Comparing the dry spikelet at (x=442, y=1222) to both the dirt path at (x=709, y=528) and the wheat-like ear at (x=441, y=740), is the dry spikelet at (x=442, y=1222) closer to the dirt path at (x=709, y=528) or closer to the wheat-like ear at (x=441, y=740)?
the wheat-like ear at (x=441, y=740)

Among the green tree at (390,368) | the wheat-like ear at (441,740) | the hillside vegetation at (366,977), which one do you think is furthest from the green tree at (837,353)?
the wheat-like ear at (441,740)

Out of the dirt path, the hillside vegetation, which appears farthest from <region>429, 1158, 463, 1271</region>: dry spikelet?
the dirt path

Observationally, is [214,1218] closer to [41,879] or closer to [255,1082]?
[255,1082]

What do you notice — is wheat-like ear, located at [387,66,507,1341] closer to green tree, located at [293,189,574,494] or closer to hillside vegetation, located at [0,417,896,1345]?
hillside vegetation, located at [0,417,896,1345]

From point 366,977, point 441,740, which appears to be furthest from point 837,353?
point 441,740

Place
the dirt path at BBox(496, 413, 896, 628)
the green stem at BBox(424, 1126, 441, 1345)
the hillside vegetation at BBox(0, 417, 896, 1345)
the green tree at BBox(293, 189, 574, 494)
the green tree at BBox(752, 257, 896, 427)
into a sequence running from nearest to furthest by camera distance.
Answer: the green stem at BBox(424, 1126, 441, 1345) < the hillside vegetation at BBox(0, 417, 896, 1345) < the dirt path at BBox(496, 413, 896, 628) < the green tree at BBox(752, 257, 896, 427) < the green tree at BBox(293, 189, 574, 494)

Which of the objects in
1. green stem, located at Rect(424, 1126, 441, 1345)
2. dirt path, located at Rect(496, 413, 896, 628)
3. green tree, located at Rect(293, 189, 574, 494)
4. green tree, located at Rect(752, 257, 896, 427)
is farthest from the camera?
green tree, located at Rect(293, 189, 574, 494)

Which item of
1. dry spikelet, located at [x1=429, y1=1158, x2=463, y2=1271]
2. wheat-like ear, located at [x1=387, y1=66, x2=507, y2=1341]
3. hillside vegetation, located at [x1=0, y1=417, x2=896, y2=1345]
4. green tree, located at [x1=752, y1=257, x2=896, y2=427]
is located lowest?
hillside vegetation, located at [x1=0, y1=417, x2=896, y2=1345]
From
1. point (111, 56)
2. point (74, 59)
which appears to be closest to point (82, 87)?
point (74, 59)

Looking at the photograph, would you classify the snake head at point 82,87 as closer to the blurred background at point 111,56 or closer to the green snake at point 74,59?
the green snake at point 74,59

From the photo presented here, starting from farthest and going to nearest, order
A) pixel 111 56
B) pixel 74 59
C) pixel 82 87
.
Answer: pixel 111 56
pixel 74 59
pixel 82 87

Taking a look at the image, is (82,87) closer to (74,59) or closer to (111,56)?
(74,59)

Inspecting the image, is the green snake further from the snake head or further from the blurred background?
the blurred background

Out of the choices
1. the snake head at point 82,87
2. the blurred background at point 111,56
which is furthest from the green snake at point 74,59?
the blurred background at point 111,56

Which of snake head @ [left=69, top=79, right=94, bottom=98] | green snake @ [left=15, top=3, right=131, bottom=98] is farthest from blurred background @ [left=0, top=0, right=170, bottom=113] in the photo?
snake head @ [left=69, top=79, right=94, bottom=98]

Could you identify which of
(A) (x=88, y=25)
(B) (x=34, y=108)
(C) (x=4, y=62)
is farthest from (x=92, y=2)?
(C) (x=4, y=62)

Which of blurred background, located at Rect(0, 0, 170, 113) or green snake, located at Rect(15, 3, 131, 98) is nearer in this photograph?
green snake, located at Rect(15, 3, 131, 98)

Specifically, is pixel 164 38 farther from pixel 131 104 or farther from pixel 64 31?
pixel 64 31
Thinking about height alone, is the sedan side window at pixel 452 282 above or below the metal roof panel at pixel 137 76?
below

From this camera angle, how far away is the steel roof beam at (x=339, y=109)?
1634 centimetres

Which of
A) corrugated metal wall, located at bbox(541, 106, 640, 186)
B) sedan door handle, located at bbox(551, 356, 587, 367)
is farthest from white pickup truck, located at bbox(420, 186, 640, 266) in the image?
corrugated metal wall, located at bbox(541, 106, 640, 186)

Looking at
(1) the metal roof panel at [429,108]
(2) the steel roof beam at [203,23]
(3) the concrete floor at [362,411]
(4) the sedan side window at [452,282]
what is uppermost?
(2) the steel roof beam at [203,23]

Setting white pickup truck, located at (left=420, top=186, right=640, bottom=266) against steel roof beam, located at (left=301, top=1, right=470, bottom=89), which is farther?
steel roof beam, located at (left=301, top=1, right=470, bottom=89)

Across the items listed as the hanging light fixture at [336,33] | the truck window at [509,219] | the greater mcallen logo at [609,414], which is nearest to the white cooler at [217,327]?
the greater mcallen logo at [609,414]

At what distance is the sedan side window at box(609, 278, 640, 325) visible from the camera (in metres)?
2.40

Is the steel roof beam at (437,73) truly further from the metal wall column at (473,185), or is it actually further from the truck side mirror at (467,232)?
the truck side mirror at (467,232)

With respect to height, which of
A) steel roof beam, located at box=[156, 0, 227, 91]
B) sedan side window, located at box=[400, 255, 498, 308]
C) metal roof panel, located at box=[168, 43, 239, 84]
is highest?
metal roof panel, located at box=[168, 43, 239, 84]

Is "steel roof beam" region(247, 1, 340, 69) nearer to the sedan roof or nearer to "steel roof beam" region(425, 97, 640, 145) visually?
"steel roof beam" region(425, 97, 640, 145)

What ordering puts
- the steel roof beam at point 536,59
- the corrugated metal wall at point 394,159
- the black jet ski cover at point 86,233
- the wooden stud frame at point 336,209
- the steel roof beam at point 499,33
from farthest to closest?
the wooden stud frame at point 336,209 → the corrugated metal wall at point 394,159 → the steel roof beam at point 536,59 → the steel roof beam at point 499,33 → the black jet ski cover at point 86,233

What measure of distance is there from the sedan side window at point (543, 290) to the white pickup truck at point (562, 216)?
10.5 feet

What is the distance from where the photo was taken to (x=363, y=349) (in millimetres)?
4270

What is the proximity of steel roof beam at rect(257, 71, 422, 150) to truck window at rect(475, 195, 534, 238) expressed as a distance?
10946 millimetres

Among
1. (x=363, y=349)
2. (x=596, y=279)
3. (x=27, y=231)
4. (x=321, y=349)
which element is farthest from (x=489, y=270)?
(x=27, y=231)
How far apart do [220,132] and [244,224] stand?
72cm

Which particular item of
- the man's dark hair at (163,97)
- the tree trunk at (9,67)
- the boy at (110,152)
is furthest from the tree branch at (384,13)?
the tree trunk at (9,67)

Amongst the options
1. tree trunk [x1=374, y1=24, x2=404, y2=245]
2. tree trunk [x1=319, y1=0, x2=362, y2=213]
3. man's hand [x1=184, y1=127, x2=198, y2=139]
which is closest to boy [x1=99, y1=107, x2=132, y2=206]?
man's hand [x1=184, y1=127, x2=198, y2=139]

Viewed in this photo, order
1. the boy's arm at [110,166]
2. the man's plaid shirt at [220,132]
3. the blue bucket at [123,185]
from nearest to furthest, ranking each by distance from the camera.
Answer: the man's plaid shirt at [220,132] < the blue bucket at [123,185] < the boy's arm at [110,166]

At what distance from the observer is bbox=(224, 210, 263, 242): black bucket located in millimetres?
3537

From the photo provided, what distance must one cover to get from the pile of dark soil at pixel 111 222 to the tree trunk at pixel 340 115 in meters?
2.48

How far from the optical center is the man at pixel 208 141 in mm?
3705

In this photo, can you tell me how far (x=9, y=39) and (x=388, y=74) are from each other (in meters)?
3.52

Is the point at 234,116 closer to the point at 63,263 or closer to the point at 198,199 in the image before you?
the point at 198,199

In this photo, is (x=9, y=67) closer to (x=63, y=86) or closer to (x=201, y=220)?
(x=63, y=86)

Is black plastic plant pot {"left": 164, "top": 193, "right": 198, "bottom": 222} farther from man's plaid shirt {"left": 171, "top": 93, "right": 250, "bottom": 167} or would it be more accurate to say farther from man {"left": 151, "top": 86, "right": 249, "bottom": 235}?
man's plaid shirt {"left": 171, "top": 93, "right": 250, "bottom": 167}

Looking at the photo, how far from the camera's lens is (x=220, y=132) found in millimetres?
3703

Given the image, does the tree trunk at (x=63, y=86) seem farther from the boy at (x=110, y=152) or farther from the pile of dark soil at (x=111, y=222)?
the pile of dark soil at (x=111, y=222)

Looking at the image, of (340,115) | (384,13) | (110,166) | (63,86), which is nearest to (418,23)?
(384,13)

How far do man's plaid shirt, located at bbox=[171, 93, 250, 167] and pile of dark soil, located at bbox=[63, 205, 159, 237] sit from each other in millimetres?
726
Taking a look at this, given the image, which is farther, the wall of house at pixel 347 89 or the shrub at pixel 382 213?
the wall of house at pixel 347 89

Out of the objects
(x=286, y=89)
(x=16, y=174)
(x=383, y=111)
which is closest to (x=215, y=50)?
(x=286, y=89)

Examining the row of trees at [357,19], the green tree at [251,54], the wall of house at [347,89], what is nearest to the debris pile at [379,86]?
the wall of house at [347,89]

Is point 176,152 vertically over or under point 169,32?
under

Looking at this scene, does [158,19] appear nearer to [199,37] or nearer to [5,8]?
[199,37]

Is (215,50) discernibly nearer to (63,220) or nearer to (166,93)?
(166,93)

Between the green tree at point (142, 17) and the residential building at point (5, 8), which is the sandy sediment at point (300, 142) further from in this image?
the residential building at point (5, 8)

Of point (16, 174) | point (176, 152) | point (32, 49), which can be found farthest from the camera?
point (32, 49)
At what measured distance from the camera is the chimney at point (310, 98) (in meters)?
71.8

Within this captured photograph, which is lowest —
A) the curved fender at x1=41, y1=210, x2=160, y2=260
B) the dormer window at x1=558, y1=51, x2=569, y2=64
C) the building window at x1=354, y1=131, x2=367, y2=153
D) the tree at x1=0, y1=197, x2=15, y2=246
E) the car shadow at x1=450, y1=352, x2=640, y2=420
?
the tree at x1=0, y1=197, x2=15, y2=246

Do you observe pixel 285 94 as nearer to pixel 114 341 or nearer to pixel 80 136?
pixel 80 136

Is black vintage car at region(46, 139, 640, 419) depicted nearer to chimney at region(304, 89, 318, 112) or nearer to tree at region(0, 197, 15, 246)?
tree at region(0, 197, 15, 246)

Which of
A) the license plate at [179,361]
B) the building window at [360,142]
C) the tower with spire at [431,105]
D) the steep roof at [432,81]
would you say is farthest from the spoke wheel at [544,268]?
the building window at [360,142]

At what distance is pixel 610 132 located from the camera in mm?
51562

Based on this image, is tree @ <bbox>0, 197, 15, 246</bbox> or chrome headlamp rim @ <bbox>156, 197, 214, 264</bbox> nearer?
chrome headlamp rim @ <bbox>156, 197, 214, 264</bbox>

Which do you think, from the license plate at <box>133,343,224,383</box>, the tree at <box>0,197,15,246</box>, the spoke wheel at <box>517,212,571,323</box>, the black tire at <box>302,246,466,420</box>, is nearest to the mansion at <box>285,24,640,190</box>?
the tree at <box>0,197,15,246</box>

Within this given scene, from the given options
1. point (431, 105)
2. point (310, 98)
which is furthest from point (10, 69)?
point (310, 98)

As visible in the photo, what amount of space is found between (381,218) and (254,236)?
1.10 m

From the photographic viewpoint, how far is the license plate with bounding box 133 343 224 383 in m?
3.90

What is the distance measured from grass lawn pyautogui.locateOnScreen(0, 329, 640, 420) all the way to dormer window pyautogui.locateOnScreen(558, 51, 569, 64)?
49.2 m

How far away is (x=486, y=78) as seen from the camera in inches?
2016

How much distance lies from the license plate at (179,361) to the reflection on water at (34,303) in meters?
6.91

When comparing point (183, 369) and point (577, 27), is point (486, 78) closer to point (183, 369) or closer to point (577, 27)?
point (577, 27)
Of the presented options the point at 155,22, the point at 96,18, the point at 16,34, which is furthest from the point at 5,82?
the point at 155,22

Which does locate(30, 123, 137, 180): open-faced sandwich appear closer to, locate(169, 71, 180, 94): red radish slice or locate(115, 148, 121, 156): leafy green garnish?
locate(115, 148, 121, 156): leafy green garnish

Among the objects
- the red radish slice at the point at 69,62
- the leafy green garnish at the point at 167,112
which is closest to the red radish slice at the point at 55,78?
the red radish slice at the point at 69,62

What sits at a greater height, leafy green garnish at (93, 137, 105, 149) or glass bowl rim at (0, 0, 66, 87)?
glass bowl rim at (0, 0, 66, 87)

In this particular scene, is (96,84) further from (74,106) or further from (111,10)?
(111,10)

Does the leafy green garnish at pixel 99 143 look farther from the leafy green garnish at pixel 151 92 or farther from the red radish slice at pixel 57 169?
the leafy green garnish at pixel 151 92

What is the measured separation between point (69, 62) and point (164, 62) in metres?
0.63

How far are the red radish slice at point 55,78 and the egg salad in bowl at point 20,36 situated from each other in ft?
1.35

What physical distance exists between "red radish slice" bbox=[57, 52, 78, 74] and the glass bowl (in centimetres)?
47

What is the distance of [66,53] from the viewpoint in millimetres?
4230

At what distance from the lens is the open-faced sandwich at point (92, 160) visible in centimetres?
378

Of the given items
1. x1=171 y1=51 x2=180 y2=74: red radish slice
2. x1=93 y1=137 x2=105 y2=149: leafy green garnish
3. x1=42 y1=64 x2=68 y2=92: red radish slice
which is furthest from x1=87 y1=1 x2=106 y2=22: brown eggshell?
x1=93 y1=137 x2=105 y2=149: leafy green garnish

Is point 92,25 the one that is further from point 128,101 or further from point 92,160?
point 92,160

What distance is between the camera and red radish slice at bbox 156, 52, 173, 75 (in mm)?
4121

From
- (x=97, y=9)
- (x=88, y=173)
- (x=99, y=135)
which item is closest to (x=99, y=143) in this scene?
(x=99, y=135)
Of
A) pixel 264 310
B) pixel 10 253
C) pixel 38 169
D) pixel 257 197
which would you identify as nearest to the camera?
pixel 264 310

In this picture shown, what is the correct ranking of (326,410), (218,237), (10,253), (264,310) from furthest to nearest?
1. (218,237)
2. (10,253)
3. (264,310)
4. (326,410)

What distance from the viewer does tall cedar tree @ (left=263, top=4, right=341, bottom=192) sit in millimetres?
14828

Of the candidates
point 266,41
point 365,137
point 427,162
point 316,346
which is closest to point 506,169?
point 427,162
========
Exercise instructions
Reproduce word for word the entries from the line containing "What is the distance of" up to and including the final line of the entries.

Correct response
What is the distance of [66,53] from the viewpoint in millimetres?
4230

At what distance from the lens is the open-faced sandwich at point (92, 160) visible in centimetres?
378

Of the given items
1. x1=171 y1=51 x2=180 y2=74: red radish slice
2. x1=93 y1=137 x2=105 y2=149: leafy green garnish
3. x1=42 y1=64 x2=68 y2=92: red radish slice
which is furthest from x1=87 y1=1 x2=106 y2=22: brown eggshell?
x1=93 y1=137 x2=105 y2=149: leafy green garnish

Is point 92,25 the one that is further from point 128,101 or further from point 92,160?
point 92,160

What distance is between the camera and red radish slice at bbox 156, 52, 173, 75 (in mm)?
4121

From
- (x=97, y=9)
- (x=88, y=173)
- (x=99, y=135)
which item is closest to (x=99, y=143) in this scene?
(x=99, y=135)
Of
A) pixel 264 310
B) pixel 10 253
C) pixel 38 169
D) pixel 257 197
which would you identify as nearest to the camera?
pixel 264 310

In this picture shown, what is the correct ranking of (326,410), (218,237), (10,253), (264,310) from furthest to nearest?
1. (218,237)
2. (10,253)
3. (264,310)
4. (326,410)

What distance from the viewer does tall cedar tree @ (left=263, top=4, right=341, bottom=192) sit in millimetres?
14828

Of the candidates
point 266,41
point 365,137
point 427,162
point 316,346
which is closest to point 506,169?
point 427,162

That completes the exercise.